In this tutorial, we focus on runtime monitoring, failure avoidance and prediction algorithms and technologies, proactive recovery and preventive maintenance which the main steps in proactive fault management may have a major impact on computer systems availability and performance. We first survey runtime monitoring techniques, long-term and short-term prediction techniques, introduce prediction quality measures, and then demonstrate how the availability of software and hardware systems can be increased by preventive measures which are triggered by short-term failure prediction mechanisms. We present and evaluate mainly non-parametric techniques which model and predict the occurrence of failures as a function of discrete and continuous measurements of system variables.
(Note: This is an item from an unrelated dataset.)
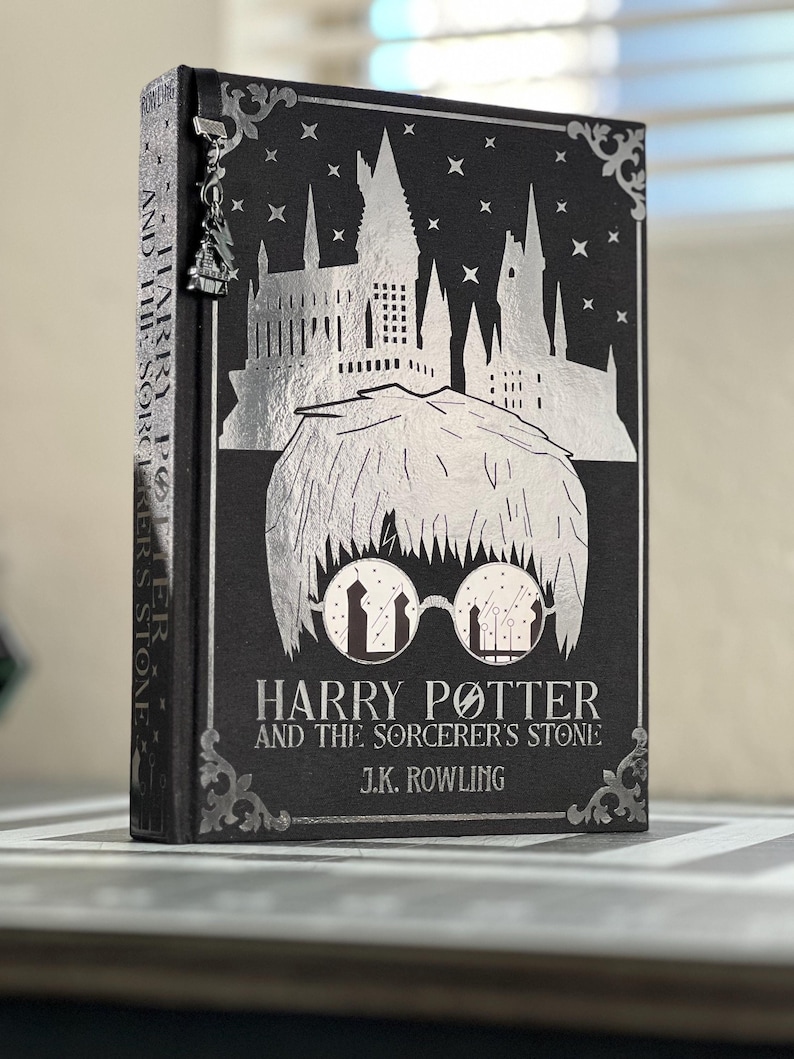 Puede incluir: Un libro negro de tapa dura con un dise&ntilde;o en plata de la escuela de magia de Hogwarts y Harry Potter con gafas. El t&iacute;tulo es "Harry Potter y la piedra filosofal" de J.K. Rowling.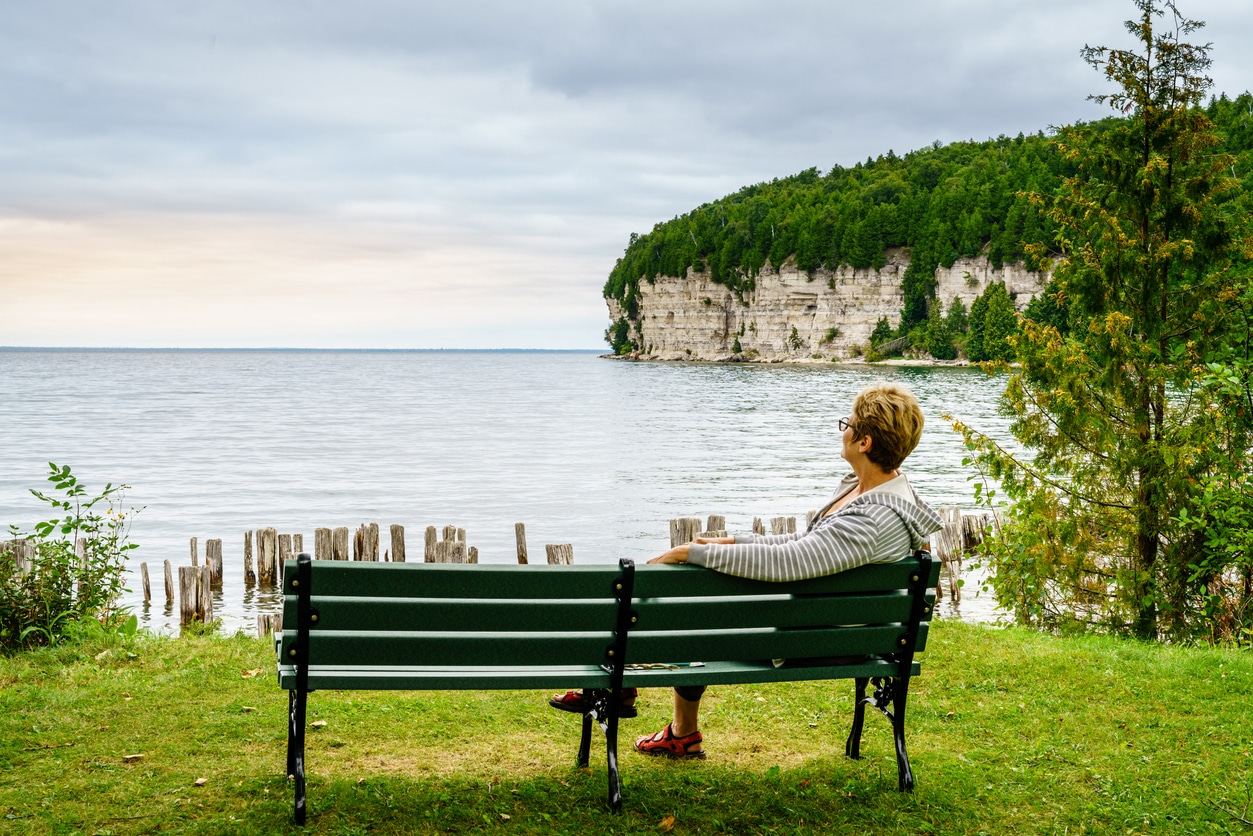 A woman enjoying living in Michigan as she sits on a bench overlooking Snail Shell Harbor at Fayette Historic State Park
We introduce two modeling approaches to failure prediction: hidden semi-Markov models and a function approximation technique utilizing universal basis functions. The presented modeling methods are data driven rather than analytical and can handle large amounts of variables and data. They offer the potential to capture the underlying dynamics of even high- dimensional and noisy systems. Both modeling techniques have been applied to real data of a commercial telecommunication platform. The data includes event-based log files and measured system states. We compare the effectiveness of discussed techniques with other methods in terms of precision, recall, F-measure and cumulative cost. The two methods demonstrate significantly improved forecasting performance compared to alternative approaches such as linear ARMA models.

Finally, we present a plethora of preventive measures that can be applied once it is established that a failure appears to be imminent.

 

By using the presented proactive fault management techniques the system availability may be improved by an order of magnitude.